(Raw data)
+-------+
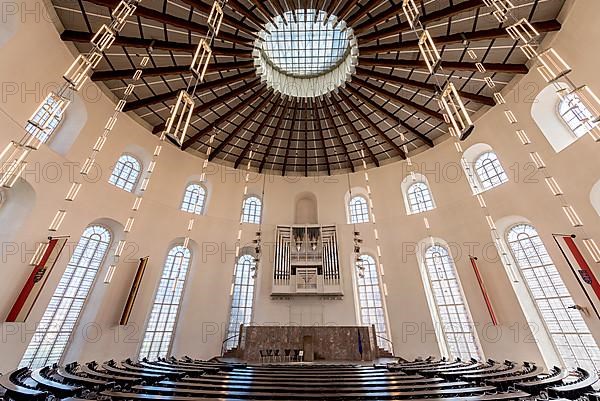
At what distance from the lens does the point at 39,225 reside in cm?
1016

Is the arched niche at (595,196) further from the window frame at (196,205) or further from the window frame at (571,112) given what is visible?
the window frame at (196,205)

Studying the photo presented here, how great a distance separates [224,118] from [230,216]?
547 cm

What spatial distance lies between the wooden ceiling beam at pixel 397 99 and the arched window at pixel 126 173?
11.5 m

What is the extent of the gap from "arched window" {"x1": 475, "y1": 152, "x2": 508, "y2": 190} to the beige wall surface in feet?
2.36

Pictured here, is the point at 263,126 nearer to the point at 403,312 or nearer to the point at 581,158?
the point at 403,312

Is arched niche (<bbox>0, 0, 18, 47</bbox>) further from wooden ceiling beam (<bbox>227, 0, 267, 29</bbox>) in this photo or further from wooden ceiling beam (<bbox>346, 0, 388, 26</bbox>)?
wooden ceiling beam (<bbox>346, 0, 388, 26</bbox>)

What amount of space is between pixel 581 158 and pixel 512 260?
15.7 ft

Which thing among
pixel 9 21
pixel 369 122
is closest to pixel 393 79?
pixel 369 122

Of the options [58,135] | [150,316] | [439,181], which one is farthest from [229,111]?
[439,181]

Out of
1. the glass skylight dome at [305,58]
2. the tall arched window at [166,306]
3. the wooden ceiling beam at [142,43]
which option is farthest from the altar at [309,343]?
the wooden ceiling beam at [142,43]

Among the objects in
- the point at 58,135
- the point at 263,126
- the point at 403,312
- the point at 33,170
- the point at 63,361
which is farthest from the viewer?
the point at 263,126

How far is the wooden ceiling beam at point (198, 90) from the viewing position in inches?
488

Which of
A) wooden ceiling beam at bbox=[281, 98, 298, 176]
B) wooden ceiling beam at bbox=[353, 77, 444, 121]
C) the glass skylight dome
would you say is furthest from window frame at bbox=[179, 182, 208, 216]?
wooden ceiling beam at bbox=[353, 77, 444, 121]

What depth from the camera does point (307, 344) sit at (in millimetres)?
13031
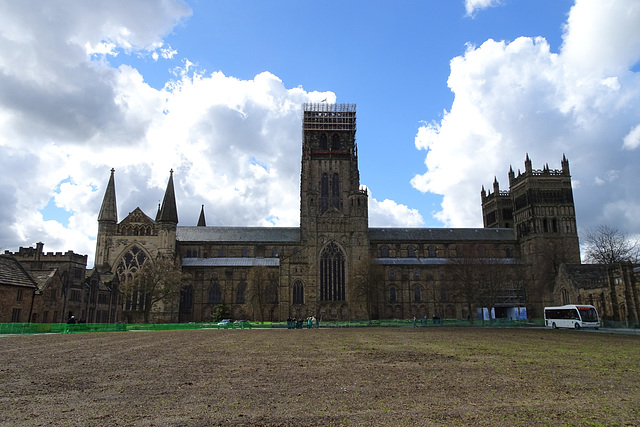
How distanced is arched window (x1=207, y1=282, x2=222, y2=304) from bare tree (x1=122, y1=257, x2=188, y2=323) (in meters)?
5.76

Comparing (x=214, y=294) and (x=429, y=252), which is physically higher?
(x=429, y=252)

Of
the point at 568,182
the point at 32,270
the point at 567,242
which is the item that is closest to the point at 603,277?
the point at 567,242

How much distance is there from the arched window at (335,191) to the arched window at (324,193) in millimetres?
1087

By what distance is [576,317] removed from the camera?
5019cm

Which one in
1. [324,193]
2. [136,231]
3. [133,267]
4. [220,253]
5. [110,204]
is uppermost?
[324,193]

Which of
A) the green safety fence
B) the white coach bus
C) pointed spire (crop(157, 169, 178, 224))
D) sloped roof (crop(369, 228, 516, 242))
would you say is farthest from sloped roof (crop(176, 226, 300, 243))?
the white coach bus

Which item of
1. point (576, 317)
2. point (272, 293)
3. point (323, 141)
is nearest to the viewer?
point (576, 317)

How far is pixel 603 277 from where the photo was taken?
193ft

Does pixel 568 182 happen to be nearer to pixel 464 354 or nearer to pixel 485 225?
pixel 485 225

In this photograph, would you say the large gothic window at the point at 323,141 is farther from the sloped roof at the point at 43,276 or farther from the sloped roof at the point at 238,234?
the sloped roof at the point at 43,276

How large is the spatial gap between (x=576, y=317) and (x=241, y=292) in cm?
5371

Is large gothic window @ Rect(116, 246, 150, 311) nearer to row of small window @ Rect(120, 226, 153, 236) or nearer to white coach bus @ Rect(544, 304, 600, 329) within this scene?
row of small window @ Rect(120, 226, 153, 236)

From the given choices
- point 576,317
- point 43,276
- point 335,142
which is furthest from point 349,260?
point 43,276

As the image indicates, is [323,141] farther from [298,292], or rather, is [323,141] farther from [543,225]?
[543,225]
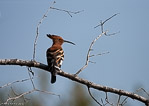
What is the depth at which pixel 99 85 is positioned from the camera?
5879mm

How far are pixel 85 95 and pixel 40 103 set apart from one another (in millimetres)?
4492

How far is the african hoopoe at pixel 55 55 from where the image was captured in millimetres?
6578

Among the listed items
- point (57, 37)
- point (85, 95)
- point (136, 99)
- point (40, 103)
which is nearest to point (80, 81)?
point (136, 99)

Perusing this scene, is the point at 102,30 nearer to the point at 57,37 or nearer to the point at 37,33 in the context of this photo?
the point at 37,33

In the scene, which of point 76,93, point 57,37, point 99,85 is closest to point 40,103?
point 76,93

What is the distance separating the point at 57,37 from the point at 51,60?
A: 674 millimetres

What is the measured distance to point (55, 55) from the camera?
23.6 feet

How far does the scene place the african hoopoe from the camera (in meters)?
6.58

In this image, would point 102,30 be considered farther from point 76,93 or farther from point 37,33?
point 76,93

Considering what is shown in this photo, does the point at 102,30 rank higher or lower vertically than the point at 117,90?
higher

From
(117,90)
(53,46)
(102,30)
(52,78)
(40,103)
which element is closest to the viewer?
(117,90)

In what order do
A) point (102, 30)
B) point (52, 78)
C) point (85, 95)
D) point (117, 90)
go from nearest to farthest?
1. point (117, 90)
2. point (102, 30)
3. point (52, 78)
4. point (85, 95)

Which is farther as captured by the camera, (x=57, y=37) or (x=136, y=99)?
(x=57, y=37)

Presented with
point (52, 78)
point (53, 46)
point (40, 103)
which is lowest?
point (40, 103)
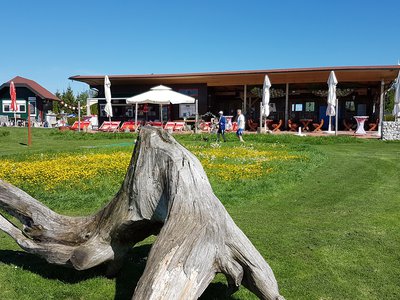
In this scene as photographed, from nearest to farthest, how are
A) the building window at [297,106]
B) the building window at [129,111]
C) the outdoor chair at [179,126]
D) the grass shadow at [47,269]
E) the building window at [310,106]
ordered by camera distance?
the grass shadow at [47,269]
the outdoor chair at [179,126]
the building window at [310,106]
the building window at [297,106]
the building window at [129,111]

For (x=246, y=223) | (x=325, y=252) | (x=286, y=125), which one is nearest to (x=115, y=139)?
(x=286, y=125)

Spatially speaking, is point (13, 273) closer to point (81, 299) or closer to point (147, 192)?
point (81, 299)

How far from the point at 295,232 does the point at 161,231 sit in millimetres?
3297

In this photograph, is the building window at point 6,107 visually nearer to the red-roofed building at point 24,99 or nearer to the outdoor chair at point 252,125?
the red-roofed building at point 24,99

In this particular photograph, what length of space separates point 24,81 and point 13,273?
151ft

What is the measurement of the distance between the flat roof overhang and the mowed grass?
14039 millimetres

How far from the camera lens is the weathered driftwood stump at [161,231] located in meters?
2.79

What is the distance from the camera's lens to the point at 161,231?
301 cm

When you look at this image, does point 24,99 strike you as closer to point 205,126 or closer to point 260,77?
point 205,126

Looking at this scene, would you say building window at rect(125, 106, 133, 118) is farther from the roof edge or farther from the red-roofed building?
the red-roofed building

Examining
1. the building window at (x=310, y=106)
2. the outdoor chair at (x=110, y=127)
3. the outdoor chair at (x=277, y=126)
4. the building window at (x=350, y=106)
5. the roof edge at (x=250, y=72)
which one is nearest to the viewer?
the roof edge at (x=250, y=72)

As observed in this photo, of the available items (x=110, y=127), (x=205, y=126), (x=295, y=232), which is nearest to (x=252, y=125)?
(x=205, y=126)

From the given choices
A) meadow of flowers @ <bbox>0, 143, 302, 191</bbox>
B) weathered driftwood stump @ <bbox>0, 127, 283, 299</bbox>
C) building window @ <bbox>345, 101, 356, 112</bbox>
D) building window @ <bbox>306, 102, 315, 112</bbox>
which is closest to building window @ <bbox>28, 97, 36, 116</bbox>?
building window @ <bbox>306, 102, 315, 112</bbox>

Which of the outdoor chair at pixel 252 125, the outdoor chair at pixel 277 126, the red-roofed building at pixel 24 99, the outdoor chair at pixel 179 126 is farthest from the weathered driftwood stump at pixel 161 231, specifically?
the red-roofed building at pixel 24 99
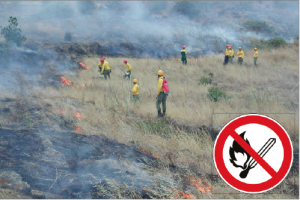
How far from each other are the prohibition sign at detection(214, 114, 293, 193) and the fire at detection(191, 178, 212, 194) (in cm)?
185

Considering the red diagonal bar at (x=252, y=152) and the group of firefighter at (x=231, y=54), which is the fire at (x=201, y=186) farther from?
the group of firefighter at (x=231, y=54)

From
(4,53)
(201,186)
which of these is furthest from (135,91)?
(4,53)

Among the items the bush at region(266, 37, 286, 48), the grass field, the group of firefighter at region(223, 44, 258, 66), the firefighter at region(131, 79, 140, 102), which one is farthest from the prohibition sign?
the bush at region(266, 37, 286, 48)

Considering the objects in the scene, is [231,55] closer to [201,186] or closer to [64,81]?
[64,81]

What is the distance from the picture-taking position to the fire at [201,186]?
17.3 ft

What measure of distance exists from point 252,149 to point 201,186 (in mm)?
2426

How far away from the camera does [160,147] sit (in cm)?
707

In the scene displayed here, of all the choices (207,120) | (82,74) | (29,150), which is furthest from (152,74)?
(29,150)

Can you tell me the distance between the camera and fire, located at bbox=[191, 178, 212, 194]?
17.3 ft

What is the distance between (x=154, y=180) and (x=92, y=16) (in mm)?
28549

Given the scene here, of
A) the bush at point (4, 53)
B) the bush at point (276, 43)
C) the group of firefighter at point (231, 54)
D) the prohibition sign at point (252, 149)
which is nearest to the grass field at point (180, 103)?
the group of firefighter at point (231, 54)

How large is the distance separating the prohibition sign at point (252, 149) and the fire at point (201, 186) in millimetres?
1849

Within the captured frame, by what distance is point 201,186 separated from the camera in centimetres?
540

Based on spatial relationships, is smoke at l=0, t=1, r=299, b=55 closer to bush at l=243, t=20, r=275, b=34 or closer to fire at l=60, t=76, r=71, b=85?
bush at l=243, t=20, r=275, b=34
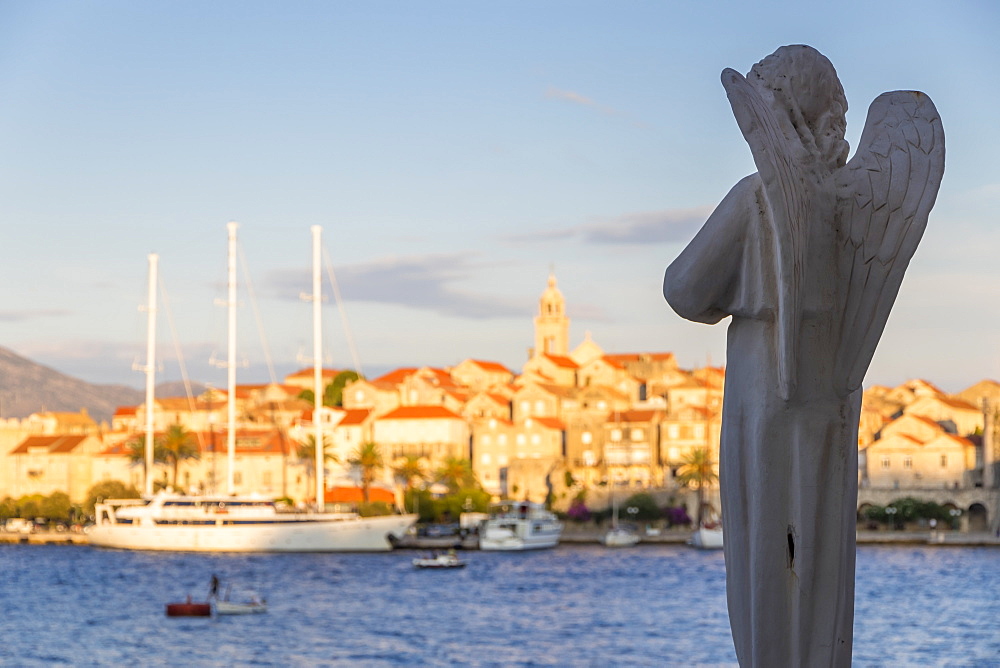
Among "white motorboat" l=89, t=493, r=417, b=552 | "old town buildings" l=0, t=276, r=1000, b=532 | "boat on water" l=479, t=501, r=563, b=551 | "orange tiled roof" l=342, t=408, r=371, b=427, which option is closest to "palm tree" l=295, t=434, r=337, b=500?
"old town buildings" l=0, t=276, r=1000, b=532

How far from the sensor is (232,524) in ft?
244

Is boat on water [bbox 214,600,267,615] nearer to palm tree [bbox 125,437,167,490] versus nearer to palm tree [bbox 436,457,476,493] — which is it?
palm tree [bbox 436,457,476,493]

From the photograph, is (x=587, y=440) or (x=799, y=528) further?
(x=587, y=440)

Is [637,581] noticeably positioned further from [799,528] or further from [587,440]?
[799,528]

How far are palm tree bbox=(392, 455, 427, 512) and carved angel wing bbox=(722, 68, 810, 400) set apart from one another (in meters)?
81.7

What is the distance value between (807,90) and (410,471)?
268 ft

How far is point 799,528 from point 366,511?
7819cm

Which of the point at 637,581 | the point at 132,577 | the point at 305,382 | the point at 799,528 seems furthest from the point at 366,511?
the point at 799,528

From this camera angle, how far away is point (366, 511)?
264 feet

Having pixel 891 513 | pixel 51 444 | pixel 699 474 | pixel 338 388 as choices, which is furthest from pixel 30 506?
pixel 891 513

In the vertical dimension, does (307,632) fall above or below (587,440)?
below

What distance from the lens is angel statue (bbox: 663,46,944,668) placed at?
2869mm

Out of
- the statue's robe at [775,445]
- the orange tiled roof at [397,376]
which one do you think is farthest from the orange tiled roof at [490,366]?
the statue's robe at [775,445]

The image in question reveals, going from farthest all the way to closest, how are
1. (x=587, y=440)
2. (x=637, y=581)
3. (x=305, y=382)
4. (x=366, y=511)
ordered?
(x=305, y=382)
(x=587, y=440)
(x=366, y=511)
(x=637, y=581)
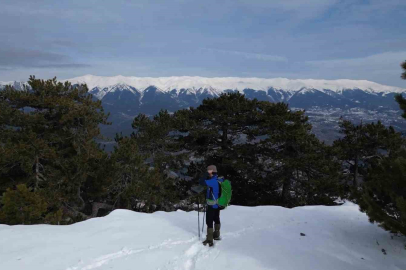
+-------+
**Short task:**
Locate every line in the data above that contains the word "Considering", and copy each of those lines. Case counts.

**Completed task:**
Considering what is shown in this photo, does the point at 102,30 rank higher or lower vertically than the point at 117,90?
Considering the red diagonal bar at (x=252, y=152) and the group of firefighter at (x=231, y=54), which is the fire at (x=201, y=186) farther from?
Considering the objects in the scene, is [231,55] closer to [201,186] or closer to [64,81]?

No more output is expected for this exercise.